### TEXTO SELECCIONADO
LOS VERICUETOS DE LA LENGUA
Siempre es interesante seguir el viaje de las palabras, conocer su origen y ver cómo han ido evolucionando a lo largo del tiempo. Y tal es la materia de estudio de la etimología, esa fascinante rama de la filología.
Fijémonos, por ejemplo, en la rica descendencia del término latino cavus, que originalmente significaba ‘hueco’: de él proceden cavidad y cóncavo, pero también cavar y caverna. Otros casos curiosos: del latín vulgar famem –hambre– resultó famélico; y del hispanoárabe barri –exterior– surgió barrio, primero, arrabal y arrabalero, después.
El libro Palabralogía (Crítica), escrito por Virgilio Ortega, recuerda cómo unas palabras acaban convertidas en otras, a veces con significados considerablemente alejados del origen y a menudo de forma accidental.
Ocurre con hospital, del latín hospes, de donde nos llegó hospitalidad, hospitalario, hospedaje y huésped. Por cierto, esta última presenta una peculiaridad, ya que se refiere tanto a la persona alojada en casa ajena como a aquella que acoge a otra. Vale la pena asimismo rastrear la procedencia del verbo arrasar, que nos vino desde el latín radere –afeitar–: raedera, rasurar,
rasar, raso o ras –cuando algo queda a ras del suelo– forman parte de su abultada progenie.

### PREGUNTAS PARA RESPONDER
1 - Responde brevemente, según el texto sobre etimología:
(a) ¿Qué significaba originalmente el término latino cavus?
(b) ¿Quién escribió el libro Palabralogía?
(c) ¿De qué verbo latino procede arrasar y qué significaba?
2 - Cita textualmente el pasaje del texto sobre etimología que va desde "LOS VERICUETOS DE" hasta "y arrabalero, después.", ambos incluidos.
3 - Escribe lo que sigue en el texto sobre la etimología de las palabras, a partir del punto en que termina.
El material que aparece a continuación no tiene relación con el texto sobre etimología.

### FRAGMENTO DE DATOS
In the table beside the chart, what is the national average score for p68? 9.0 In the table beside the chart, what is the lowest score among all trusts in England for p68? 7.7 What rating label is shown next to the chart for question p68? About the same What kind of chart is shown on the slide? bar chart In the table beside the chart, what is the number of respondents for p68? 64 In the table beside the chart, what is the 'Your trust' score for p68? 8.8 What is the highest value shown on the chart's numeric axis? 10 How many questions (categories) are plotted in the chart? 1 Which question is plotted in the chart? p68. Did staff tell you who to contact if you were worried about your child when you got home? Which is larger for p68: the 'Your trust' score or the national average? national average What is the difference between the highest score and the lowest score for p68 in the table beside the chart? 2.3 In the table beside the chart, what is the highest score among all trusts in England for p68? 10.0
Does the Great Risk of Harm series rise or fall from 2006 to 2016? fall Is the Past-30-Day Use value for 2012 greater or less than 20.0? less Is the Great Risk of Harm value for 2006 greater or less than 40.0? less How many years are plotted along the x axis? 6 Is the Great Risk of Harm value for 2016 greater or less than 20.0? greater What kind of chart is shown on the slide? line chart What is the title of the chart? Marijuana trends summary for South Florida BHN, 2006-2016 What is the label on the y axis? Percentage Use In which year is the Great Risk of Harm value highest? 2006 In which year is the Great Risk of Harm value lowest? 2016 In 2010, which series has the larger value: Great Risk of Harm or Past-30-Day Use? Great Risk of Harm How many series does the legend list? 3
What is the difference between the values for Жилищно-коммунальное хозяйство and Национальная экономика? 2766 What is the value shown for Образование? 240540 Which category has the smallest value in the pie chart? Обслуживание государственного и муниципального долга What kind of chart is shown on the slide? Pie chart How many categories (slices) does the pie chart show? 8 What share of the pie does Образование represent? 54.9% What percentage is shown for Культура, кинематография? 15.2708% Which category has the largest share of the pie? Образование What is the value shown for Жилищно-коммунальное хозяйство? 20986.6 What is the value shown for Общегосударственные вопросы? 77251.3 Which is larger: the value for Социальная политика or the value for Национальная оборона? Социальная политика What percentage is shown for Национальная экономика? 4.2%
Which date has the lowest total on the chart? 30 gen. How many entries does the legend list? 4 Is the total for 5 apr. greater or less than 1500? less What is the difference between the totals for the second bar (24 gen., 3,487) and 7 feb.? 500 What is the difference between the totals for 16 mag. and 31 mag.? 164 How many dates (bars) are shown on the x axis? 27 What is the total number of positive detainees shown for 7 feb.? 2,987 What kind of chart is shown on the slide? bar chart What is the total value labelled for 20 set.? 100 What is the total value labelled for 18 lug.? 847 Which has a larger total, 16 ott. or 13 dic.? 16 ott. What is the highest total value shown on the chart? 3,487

### RESPUESTAS NUMERADAS
1 -
(a) Significaba ‘hueco’.
(b) Lo escribió Virgilio Ortega.
(c) Procede de radere, que significaba ‘afeitar’.

2 -
LOS VERICUETOS DE LA LENGUA
Siempre es interesante seguir el viaje de las palabras, conocer su origen y ver cómo han ido evolucionando a lo largo del tiempo. Y tal es la materia de estudio de la etimología, esa fascinante rama de la filología.
Fijémonos, por ejemplo, en la rica descendencia del término latino cavus, que originalmente significaba ‘hueco’: de él proceden cavidad y cóncavo, pero también cavar y caverna. Otros casos curiosos: del latín vulgar famem –hambre– resultó famélico; y del hispanoárabe barri –exterior– surgió barrio, primero, arrabal y arrabalero, después.

3 -
De belesa, una planta de efectos narcotizantes, nació embeleso; de stupidus –aturdido o pasmado, en latín–, tanto el muy castizo insulto estúpido como estupor; y de
ambulare –andar, caminar– ambulante, igual que ambulatorio, ambulancia o sonámbulo, quien anda o camina en sueños.
Y para terminar, nos detendremos en el origen de la palabra sombra, que proviene del latín umbra. De esta resultaron umbrío,
penumbra o la preciosa umbráculo, el lugar cubierto de ramas u otros materiales que resguarda a las plantas del sol. En todo caso, es umbra un vocablo prolífico como pocos, porque de él salen sombrío o sombrear, y de ahí, sombrilla y sombrero. Y no acaba aquí la cosa, porque para llegar a asombrarse hay solo un paso. Y también para lo contrario: ensombrecer.